In the diagram, Amazon Glue Job-1 is running in Cluster-1, and Job-2 is running in Cluster-2. Both jobs are working with the same instance of Amazon Redshift, which resides in Subnet-1 of a VPC. Subnet-1 could be a public or private subnet.

Job-1 is transforming data from Amazon Simple Storage Service (Amazon S3) Bucket-1 and writing the data to Amazon Redshift. Job-2 is doing the same with data in Bucket-2. Job-1 uses the Amazon Identity and Access Management (IAM) role Role-1 (not shown), which gives access to Bucket-1. Job-2 uses Role-2 (not shown), which gives access to Bucket-2.

These jobs have network paths that enable them to communicate with each other's clusters and thus access each other's data. For example, Job-2 could access data in Bucket-1. In the diagram, this is shown as the path in red.

To prevent this situation, we recommend that you attach different security configurations to Job-1 and Job-2. By attaching the security configurations, cross-job access to data is blocked by virtue of certificates that Amazon Glue creates. The security configurations can be dummy configurations. That is, you can create the security configurations without enabling encryption of Amazon S3 data, Amazon CloudWatch data, or job bookmarks.

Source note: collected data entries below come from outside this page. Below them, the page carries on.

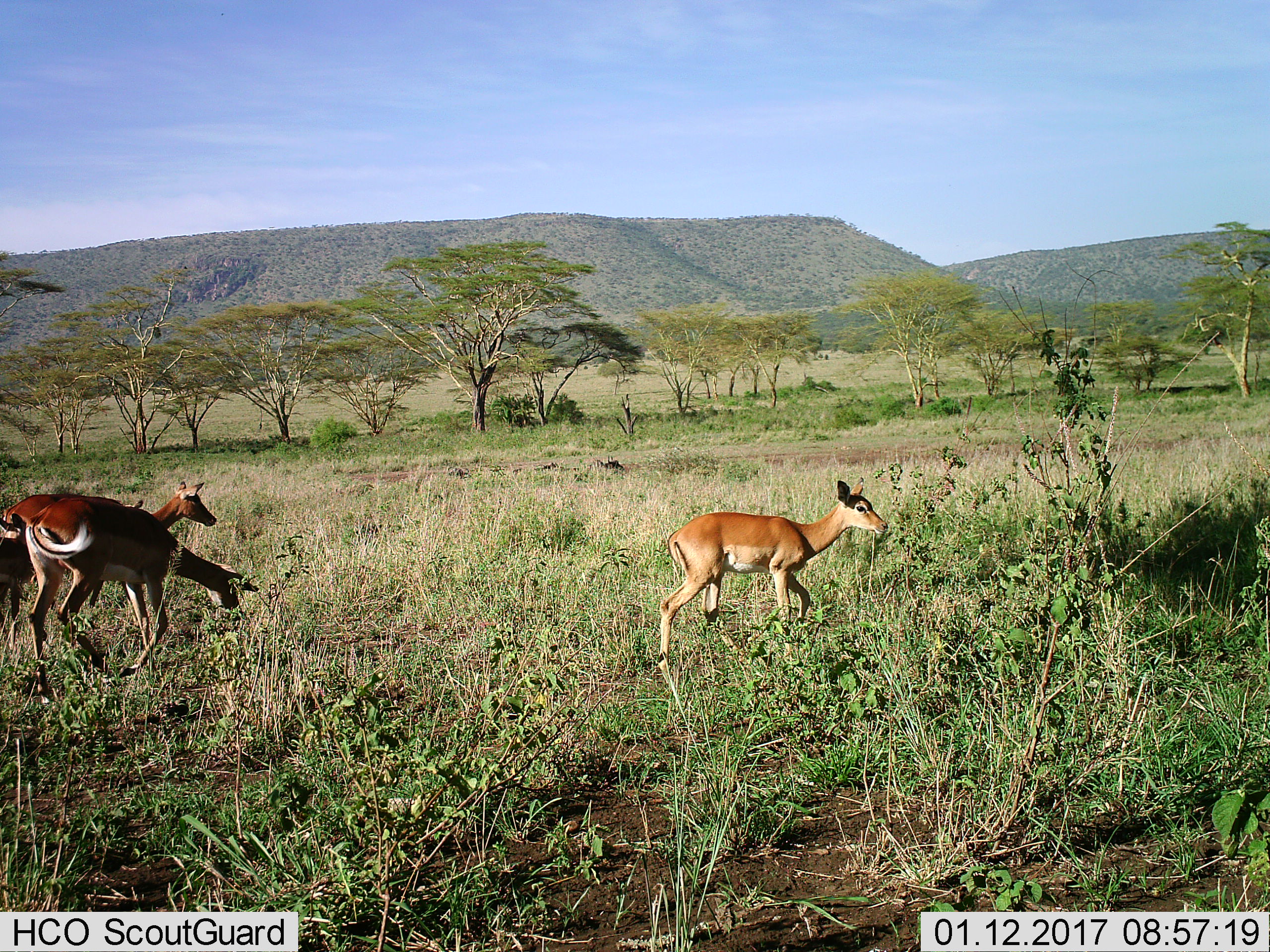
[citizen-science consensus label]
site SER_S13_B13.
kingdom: Animalia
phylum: Chordata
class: Mammalia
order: Artiodactyla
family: Bovidae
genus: Aepyceros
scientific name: Aepyceros melampus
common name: impala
Impala (Aepyceros melampus), count 3. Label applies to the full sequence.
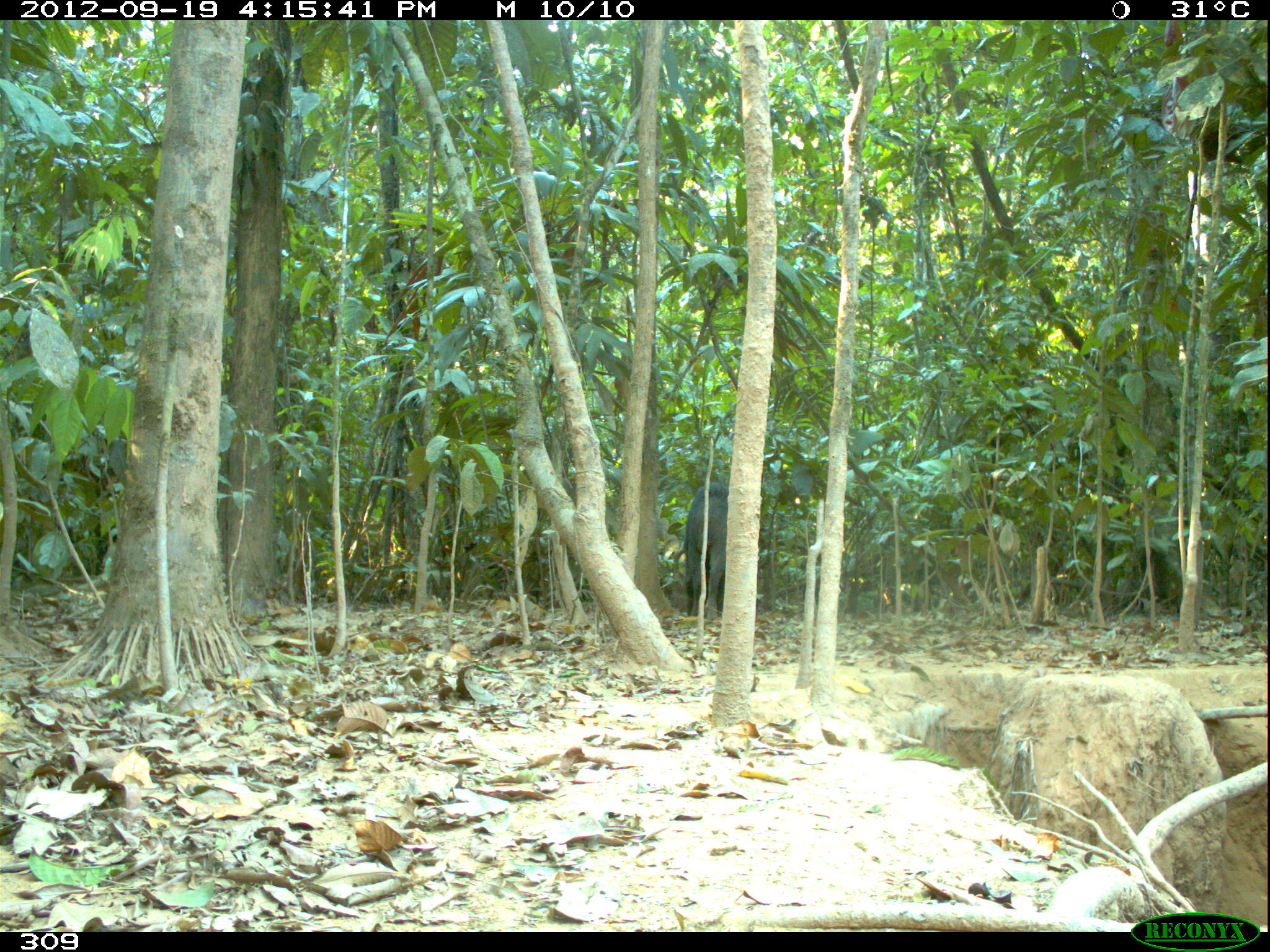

All three encryption options can be disabled.

For information about security configurations, see Encrypting data written by crawlers, jobs, and development endpoints.

To attach a security configuration to a job

  1. Open the Amazon Glue console at https://console.amazonaws.cn/glue/.

  2. On the Configure the job properties page for the job, expand the Security configuration, script libraries, and job parameters section.

  3. Select a security configuration in the list.